In the records below, find the line containing "Studying the image"; copy exactly that line and all lines after it to the end, and nothing else.

──────────────────────────────

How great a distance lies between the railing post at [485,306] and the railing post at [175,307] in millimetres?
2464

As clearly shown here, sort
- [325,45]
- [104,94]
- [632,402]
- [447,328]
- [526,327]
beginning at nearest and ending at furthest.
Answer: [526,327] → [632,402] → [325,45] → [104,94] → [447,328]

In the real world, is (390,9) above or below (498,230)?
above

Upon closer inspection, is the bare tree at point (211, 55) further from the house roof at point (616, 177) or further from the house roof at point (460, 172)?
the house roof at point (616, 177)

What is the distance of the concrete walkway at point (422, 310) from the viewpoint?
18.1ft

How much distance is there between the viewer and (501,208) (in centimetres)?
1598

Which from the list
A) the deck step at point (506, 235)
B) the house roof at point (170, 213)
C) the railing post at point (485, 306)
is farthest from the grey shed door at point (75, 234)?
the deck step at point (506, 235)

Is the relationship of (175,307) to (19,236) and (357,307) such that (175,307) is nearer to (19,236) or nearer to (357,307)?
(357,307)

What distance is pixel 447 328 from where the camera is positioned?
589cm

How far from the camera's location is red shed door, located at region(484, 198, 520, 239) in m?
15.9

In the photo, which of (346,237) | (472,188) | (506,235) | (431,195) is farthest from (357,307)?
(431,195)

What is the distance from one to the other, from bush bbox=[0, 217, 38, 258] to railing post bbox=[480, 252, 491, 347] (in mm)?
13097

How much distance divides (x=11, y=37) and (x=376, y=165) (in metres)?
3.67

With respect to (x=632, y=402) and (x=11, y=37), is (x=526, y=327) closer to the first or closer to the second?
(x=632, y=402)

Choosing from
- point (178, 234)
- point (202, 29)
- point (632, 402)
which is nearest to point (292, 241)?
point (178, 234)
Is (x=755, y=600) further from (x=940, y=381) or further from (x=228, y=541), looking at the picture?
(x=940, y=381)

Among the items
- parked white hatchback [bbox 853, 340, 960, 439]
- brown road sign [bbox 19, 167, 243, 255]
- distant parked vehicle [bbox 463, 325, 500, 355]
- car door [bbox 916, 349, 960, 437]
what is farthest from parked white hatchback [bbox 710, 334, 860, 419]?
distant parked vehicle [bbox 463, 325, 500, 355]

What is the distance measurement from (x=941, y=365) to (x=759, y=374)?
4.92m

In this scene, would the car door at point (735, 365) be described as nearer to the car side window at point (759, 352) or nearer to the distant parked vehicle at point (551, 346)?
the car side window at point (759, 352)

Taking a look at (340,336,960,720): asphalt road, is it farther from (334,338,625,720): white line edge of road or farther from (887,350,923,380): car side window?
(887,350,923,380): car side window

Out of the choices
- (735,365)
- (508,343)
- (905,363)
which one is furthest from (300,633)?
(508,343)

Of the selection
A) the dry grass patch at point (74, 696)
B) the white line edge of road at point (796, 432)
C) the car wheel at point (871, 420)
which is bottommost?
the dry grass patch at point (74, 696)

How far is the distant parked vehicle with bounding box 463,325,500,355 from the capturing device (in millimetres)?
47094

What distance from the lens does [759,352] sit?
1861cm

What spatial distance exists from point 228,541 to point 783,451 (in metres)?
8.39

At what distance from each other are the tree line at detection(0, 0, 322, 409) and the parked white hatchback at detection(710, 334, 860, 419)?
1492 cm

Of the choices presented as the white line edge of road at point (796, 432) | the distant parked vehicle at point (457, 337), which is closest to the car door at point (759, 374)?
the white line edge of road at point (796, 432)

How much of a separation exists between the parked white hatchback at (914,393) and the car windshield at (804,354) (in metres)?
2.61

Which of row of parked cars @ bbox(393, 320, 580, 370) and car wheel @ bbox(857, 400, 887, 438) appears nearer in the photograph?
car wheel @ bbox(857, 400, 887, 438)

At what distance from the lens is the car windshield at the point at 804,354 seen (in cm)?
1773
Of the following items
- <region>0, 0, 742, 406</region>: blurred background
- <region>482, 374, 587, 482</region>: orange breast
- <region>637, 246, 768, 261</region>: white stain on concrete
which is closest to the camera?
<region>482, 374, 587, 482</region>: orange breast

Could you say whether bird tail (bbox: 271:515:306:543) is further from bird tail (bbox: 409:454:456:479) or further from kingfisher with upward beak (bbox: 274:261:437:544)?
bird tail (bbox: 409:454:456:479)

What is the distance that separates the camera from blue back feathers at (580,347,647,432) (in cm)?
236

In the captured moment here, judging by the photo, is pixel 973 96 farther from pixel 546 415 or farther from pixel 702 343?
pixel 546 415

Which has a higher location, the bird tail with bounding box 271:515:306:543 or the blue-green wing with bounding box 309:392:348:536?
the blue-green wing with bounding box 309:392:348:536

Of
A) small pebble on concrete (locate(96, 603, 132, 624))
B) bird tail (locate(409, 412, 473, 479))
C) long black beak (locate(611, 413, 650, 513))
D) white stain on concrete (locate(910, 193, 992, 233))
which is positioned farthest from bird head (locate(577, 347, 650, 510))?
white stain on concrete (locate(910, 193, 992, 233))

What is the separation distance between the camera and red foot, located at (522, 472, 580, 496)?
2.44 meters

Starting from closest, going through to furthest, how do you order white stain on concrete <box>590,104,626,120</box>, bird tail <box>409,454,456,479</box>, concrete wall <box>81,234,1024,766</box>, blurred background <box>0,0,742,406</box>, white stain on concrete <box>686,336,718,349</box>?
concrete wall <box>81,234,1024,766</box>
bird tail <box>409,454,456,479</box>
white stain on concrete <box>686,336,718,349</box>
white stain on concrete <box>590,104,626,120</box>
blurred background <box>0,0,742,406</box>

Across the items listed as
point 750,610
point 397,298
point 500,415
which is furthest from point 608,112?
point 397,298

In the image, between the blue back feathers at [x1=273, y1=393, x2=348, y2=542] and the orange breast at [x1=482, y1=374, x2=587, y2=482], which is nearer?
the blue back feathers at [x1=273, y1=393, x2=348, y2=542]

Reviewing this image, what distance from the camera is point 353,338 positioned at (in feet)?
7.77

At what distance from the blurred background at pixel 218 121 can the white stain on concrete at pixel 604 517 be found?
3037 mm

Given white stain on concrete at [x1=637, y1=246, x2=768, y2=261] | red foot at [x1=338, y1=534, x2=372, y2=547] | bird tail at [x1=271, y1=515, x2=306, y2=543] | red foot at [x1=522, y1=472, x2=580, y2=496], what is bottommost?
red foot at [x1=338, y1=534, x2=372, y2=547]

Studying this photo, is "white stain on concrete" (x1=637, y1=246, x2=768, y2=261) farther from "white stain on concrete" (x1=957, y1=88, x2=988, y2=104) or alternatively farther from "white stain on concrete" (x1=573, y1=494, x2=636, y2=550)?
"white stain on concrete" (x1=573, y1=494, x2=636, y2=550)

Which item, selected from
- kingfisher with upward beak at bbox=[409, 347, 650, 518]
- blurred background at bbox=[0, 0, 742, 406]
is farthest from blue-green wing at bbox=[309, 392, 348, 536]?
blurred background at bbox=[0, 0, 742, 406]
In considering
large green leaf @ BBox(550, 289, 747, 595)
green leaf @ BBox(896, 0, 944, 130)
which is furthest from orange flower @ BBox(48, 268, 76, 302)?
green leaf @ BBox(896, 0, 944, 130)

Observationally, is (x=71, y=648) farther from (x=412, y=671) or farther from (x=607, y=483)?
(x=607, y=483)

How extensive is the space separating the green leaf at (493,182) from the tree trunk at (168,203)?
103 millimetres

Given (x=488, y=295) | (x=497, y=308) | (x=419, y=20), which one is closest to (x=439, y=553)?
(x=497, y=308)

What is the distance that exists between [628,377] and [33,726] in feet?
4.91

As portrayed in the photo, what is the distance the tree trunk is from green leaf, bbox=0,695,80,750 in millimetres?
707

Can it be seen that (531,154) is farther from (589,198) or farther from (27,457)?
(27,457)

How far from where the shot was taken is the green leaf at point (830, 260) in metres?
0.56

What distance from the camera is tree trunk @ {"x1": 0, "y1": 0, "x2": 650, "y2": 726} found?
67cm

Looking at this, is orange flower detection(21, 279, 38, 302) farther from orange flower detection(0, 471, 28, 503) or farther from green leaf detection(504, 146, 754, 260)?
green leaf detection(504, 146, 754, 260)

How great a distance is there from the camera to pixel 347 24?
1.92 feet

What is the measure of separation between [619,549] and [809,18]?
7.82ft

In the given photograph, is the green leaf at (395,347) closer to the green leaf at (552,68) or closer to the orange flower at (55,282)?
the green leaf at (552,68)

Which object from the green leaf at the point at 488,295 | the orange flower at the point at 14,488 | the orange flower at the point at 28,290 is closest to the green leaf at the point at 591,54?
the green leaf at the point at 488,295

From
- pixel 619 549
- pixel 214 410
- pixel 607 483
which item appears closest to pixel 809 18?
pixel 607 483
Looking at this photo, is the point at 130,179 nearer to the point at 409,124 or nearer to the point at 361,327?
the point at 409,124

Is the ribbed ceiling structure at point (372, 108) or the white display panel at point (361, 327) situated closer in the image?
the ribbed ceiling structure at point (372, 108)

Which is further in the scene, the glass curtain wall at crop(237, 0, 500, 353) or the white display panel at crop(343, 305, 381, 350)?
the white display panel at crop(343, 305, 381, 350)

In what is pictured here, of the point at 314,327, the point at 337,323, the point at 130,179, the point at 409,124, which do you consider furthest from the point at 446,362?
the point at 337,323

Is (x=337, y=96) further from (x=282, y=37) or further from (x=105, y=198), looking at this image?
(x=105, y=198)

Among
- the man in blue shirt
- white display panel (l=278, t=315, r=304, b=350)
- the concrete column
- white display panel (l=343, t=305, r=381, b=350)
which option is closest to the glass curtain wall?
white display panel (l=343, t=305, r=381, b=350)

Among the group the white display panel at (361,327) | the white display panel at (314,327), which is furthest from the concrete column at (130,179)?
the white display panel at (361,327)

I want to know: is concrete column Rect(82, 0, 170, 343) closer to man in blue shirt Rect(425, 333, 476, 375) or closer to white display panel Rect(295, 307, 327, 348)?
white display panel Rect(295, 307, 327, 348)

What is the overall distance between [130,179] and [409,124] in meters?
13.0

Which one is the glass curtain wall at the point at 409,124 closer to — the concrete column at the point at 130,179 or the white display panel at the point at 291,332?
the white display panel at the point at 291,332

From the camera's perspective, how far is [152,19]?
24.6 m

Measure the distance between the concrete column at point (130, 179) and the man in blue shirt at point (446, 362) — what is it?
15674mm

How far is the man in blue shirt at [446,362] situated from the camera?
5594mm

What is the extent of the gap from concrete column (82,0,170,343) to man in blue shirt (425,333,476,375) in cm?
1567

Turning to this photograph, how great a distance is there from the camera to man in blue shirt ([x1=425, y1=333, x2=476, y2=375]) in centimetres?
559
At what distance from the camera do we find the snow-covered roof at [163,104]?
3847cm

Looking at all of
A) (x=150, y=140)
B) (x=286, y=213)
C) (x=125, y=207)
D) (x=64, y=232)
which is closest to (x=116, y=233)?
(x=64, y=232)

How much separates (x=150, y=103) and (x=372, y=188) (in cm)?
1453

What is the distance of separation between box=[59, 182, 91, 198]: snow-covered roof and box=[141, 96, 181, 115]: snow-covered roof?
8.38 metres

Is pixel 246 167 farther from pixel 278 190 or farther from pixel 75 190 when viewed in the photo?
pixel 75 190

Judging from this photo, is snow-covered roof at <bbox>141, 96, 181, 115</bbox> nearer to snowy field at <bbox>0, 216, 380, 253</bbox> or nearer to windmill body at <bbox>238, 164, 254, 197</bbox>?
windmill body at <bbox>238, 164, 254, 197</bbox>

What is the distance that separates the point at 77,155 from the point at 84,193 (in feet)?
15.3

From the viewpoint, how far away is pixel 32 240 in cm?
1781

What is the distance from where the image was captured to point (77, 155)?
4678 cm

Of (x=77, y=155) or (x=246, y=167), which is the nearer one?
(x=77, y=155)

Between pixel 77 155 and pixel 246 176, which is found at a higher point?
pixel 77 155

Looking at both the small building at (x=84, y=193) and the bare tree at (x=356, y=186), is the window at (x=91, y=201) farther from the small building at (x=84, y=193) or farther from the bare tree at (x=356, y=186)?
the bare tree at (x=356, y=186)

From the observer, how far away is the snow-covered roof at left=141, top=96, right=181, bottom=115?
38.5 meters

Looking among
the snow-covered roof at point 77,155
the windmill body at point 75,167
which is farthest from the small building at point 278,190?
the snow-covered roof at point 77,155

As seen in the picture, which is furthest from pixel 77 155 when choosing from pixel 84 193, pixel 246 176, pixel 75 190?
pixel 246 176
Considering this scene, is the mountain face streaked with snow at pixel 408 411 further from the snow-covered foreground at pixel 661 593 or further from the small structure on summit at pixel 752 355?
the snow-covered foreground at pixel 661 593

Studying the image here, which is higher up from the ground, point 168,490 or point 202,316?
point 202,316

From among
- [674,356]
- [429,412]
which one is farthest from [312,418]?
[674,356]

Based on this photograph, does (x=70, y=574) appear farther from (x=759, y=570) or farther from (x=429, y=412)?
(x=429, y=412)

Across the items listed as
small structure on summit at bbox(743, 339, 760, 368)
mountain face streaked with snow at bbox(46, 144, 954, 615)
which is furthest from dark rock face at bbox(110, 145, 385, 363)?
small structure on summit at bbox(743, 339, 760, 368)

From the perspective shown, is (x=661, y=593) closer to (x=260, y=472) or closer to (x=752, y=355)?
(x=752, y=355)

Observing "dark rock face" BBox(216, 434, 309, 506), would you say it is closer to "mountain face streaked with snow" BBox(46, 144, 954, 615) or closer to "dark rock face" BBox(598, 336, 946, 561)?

──────────────────────────────

(COMPLETE ANSWER)
Studying the image here, which is higher up from the ground, point 168,490 or point 202,316?
point 202,316

From among
- [674,356]
- [429,412]
which one is farthest from [312,418]?
[674,356]

Based on this photograph, does (x=70, y=574) appear farther from (x=759, y=570) or farther from (x=429, y=412)?
(x=429, y=412)

Across the items listed as
small structure on summit at bbox(743, 339, 760, 368)
mountain face streaked with snow at bbox(46, 144, 954, 615)
which is furthest from dark rock face at bbox(110, 145, 385, 363)?
small structure on summit at bbox(743, 339, 760, 368)

From the perspective shown, is (x=661, y=593) closer to (x=260, y=472) or closer to (x=752, y=355)?
(x=752, y=355)

Observing "dark rock face" BBox(216, 434, 309, 506), would you say it is closer to "mountain face streaked with snow" BBox(46, 144, 954, 615) or closer to "dark rock face" BBox(598, 336, 946, 561)?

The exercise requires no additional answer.